Machine Learning’s usages and performances are expanding in a really great acceleration. Something which we couldn’t possibly imagine one year ago might have been possible to be done today by utilizing some kind of learning algorithm. I am always amazed by the new technologies this field has been producing, including this product, Google Assistant, which emerges from a branch of Machine Learning, which is NLP (Natural Language Processing). The core idea of NLP is to translate what we are saying from our natural language (which sometimes is ambiguous) into the language that can be understood by the machine. The machine must have some kind of memory that stores the context of the conversation, otherwise it cannot conduct a conversation naturally with us.
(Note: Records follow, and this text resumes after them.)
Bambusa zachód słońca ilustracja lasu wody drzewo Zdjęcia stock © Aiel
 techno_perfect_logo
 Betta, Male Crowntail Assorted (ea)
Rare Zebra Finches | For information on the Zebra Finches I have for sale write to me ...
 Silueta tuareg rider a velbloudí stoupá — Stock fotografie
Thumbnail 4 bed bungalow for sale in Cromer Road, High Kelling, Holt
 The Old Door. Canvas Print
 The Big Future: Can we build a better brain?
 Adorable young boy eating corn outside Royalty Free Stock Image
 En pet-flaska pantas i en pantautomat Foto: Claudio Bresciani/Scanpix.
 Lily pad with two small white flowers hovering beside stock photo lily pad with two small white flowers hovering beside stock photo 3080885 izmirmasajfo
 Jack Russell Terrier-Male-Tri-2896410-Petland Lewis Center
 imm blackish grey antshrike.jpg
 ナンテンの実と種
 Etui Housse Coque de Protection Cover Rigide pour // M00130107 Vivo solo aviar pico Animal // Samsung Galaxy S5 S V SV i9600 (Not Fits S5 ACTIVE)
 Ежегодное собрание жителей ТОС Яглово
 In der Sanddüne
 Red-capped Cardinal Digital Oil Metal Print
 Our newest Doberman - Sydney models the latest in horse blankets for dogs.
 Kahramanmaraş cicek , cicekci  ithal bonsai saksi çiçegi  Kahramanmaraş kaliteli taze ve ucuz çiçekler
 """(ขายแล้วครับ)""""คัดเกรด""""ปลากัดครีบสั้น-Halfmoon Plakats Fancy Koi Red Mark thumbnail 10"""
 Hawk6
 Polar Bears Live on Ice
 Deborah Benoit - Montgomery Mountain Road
An example of a conversation with Google Assistant. The source is from Google itself though, and as a wise old man once said, never trust the ads until we see the product by ourselves.

There is one additional step before doing the translation task. It must convert our voice into text. The voice, as we all know, is actually a wave that has some properties such as amplitude and frequency. Just like a standard voice recording device, the speaker can just convert our voice from analog wave into the digital one. This digital wave is then converted into token of words (which hopefully will be the same with what we say to the speaker), by using again a learning algorithm. This branch of Machine Learning is called Speech Processing. It has different purpose with the NLP we discussed before. A Speech Processing model might not need a memory to have context, but it must learn how a series of wave is translated into a word, or maybe a fraction of wave is translated into a phoneme.

So, a smart speaker is basically a combination of two Machine Learning models. Imagine having it answer us quickly, just barely 1 second after we ask. Other than the two processes above, it might also need to get some data from calendar (if we are asking for a schedule), web (if we are asking for news), or even call an external API. This is a complex process completed in short amount of time, and I think it’s really cool to have experienced this kind of cutting-edge technology.

The music stops playing.

Okay, google! Thank you for playing music for me. Hey what are you… are you blushing? oh f-

--

--